* Begin Passage given *

Friday, December 26, 2008

how the Literary Iditarod saved Christmas

Ok, it's possible that the Literary Iditarod didn't save Christmas, and was in fact not related to Christmas in any way--save perhaps for the fact that I was able to read a lot of the Odyssey in three days off work. I'm on Book 18 (out of 24). Fiona's lagging a bit, but that's ok because I'm leaving tomorrow for the MLA Convention and I may fall behind a little with reading and blogging. I also have a copy of David Lodge's Small World, which was suggested to me by a Literary Person as something I should read before the MLA (I've avoided talking about my job on this blog because it is a personal blog and I don't want to, say, write something stupid or offensive that then, by association, reflects poorly on my place of work, or anything like that, but I have perhaps been remiss in not mentioning that I have the great good fortune to work with people who know a lot about literature, academia, and other topics similarly dear to my heart). Small World is the sequel to Changing Places, which I also have not read, and I hate reading a sequel without first having read its predecessor, but maybe for the sake of the Iditarod I should suck it up this time.

* End Passage given *

Required work.
(1) Please answer from the Literary Iditarod post:
(a) Which book of the Odyssey has the writer reached, and how many books are there in all?
(b) What event is the writer leaving for tomorrow?
(c) Which novel is Small World the sequel to?
(2) Resume the Literary Iditarod post right after its final sentence, keeping the same voice.

* Begin Data lines *

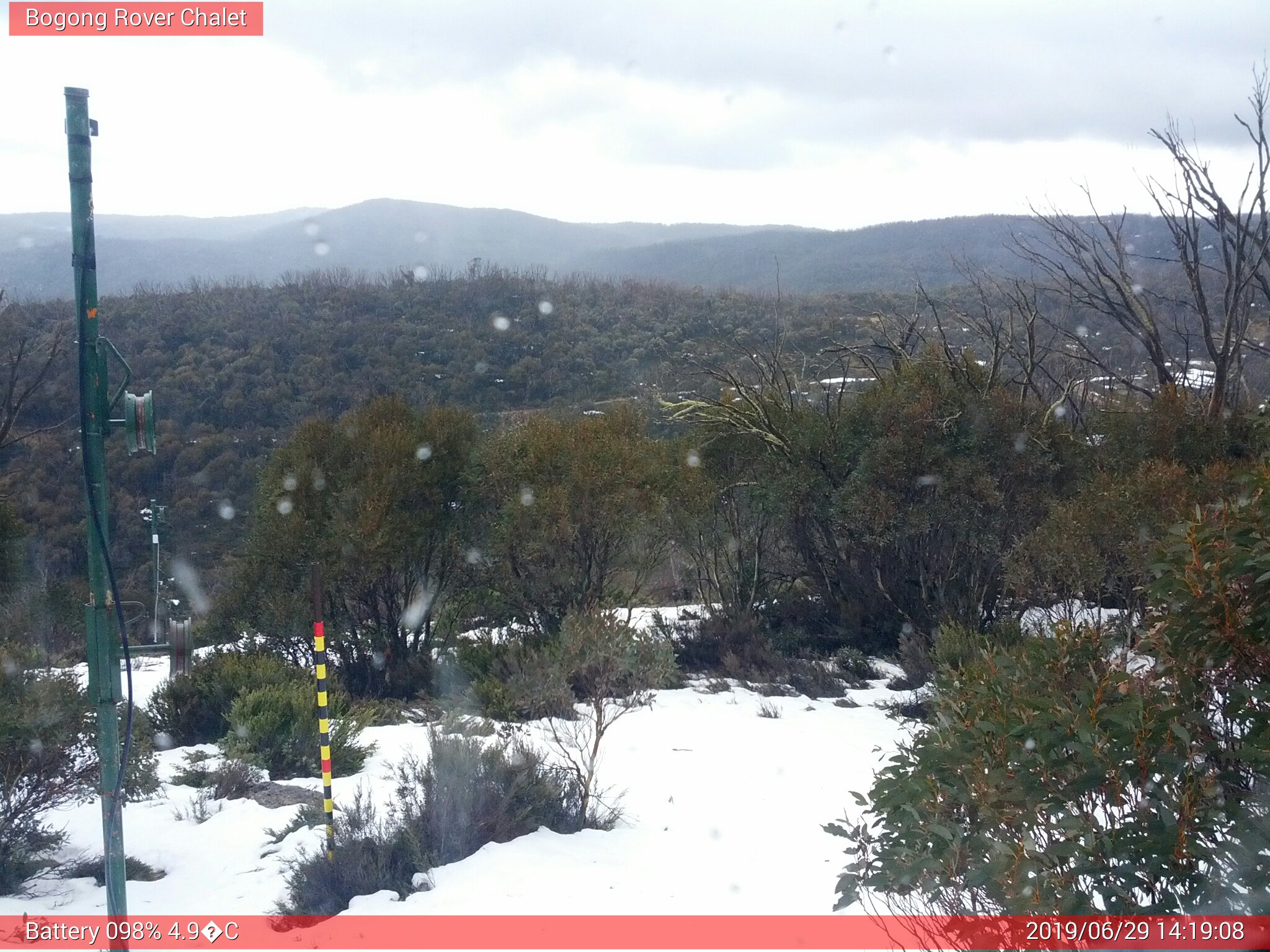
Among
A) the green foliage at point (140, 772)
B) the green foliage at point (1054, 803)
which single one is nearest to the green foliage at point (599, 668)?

* End Data lines *

Task responses.
(1)
(a) Book 18, out of 24.
(b) The MLA Convention.
(c) Changing Places.

(2)
Anyway. So I'm excited about the MLA Convention (and staying in a nice hotel, you guys, I have stayed at a hotel-as-opposed-to-a-motel like twice in my life, it is going to be like a fancy vacation except for the part where I will be working the entire time), and with any luck I will learn Many Important Things about academia and English and so forth and then I will blog about them. (I was talking to my dad on the phone today, and he was like ...so you still want to be an English professor? Are you sure that's a good idea? Have you heard about this Recession thing? And I was like Dad, I got this, it's cool.) But it has been a slow week here at the Iditarod and it may be a slow next few days, depending on how things go. I'm counting on Fiona to pick up any slack.

Before turning to the Odyssey, I just want to thank all of you--both strangers and (mostly) friends--for the kind and thoughtful comments you've been leaving. While this blog is largely intended as a project just for the two of us, it's awesome that people are reading it, following it, and commenting. It keeps me on track, and it gives me stuff to think about. Thank you.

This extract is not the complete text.